Voilà 28 ans que la Belgique n’a plus battu la France en Coupe Davis. Il ne faudrait pas que la série prenne fin ce mardi, sur terrain neutre, à Bologne. Dans une atmosphère qui n’aura rien à voir avec le "chaudron" de Gand, en 1997.
"C'est sûr qu'il y a de la rivalité, mais c'est de la bonne rivalité. Voilà, c'est sain, c'est bien, c'est chouette, c'est le sport." Steve Darcis, le capitaine de l’équipe de Belgique, a tenu un discours diplomatique avant le quart de finale face à la France, mardi à Bologne.
Mais chacun des membres de sa team sait qu’il a mis du temps à digérer la désillusion de la finale 2017 à Lille. Réputé invincible dans les matchs 5, Steve Darcis avait vécu un cauchemar face à Lucas Pouille (6-3, 6-1, 6-0). "Ça a mis du temps avant de s'évacuer, forcément, vu qu'après, je n'ai quand même pas joué pendant un an (il était blessé au coude, NDLR). Donc, j'ai eu le temps de réfléchir. Maintenant, c'est oublié, honnêtement. Simplement, je pense qu'ils ont été meilleurs que nous. Ils ont mieux géré l'événement. Ils avaient une équipe quand même assez exceptionnelle."

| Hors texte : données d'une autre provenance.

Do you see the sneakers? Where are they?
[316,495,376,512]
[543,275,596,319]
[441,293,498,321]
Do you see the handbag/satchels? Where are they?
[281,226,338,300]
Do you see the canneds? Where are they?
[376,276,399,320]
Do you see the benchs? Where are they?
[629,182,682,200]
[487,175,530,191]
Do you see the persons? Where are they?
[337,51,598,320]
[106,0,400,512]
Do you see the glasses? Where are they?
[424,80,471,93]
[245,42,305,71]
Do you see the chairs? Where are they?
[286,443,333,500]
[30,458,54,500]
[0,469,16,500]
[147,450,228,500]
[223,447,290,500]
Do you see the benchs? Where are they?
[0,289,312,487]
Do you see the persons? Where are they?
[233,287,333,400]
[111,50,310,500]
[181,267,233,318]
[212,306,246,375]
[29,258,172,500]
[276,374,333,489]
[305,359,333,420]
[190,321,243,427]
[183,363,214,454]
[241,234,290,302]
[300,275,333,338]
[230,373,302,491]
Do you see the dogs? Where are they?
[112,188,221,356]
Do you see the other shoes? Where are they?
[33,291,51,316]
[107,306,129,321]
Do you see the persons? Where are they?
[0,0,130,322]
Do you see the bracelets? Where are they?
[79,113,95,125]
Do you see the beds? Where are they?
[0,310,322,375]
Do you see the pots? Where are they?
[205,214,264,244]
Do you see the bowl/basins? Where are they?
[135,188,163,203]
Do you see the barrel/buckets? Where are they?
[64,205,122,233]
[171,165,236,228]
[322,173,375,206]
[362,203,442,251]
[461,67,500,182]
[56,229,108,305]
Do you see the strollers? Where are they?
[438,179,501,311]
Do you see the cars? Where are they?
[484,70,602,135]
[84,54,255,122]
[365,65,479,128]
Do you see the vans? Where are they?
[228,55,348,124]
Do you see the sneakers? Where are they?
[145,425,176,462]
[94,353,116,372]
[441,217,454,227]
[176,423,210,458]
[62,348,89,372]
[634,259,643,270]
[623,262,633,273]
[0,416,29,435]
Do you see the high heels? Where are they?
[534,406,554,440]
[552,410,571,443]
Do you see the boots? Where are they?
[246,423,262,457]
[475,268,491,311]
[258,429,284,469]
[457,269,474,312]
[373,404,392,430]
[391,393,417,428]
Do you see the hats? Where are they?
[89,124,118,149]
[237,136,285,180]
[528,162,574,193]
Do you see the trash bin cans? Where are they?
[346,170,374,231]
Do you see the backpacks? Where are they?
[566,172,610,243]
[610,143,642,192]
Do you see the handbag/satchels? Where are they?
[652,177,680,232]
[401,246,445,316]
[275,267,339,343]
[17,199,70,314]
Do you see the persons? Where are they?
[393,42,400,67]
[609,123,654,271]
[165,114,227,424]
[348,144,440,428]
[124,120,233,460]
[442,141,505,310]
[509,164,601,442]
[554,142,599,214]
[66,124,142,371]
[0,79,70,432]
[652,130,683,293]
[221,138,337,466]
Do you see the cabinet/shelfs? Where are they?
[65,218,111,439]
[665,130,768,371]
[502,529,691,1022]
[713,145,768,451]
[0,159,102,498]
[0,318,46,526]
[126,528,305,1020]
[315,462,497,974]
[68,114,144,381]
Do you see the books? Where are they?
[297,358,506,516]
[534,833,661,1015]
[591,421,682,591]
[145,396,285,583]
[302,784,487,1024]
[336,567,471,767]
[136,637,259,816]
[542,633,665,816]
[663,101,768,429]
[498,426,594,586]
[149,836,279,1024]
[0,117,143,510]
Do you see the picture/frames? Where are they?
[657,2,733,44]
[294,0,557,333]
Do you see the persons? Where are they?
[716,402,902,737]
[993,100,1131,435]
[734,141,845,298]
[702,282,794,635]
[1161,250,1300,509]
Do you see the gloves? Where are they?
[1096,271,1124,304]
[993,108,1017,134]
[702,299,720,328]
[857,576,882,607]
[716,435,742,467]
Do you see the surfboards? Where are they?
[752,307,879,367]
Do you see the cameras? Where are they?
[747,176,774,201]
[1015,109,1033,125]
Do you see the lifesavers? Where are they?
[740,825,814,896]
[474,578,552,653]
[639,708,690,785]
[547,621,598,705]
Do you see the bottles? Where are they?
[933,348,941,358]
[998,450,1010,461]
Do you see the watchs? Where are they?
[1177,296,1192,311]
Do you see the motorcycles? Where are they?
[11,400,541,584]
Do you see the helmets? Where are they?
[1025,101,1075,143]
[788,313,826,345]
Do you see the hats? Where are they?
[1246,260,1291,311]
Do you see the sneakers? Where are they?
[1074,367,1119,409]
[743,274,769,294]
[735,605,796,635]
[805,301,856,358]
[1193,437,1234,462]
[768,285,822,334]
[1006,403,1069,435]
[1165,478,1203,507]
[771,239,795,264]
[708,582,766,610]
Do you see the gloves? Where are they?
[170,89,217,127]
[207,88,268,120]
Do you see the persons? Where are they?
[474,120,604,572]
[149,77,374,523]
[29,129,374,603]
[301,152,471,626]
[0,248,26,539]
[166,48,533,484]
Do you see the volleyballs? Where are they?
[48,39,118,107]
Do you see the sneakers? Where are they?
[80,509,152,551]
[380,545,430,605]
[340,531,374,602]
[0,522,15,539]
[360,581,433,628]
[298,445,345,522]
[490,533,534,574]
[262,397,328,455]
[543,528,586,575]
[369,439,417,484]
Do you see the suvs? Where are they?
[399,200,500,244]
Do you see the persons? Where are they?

La faute professionnelle de Gand en 1997
Aujourd’hui, le capitaine belge sait que les Tsonga, Gasquet ou Pouille n’ont pas été véritablement remplacés. L’occasion de mettre fin à 28 ans d’insuccès face aux Bleus est réelle. En 1997, à Gand, dans un barrage de maintien, la bande à Yannick Noah avait chuté 3-2. Lionel Roux, propulsé dans l’arène pour le cinquième match décisif, avait vécu un calvaire face à un garçon, Christophe Van Garsse, qui avait joué chaleur comme cela n’est pas permis. Et avec des crampes, de surcroît. C’était le bon temps des rencontres étalées sur trois jours, avec des bagarres en cinq sets. Un format que Steve Darcis paierait cher pour retrouver.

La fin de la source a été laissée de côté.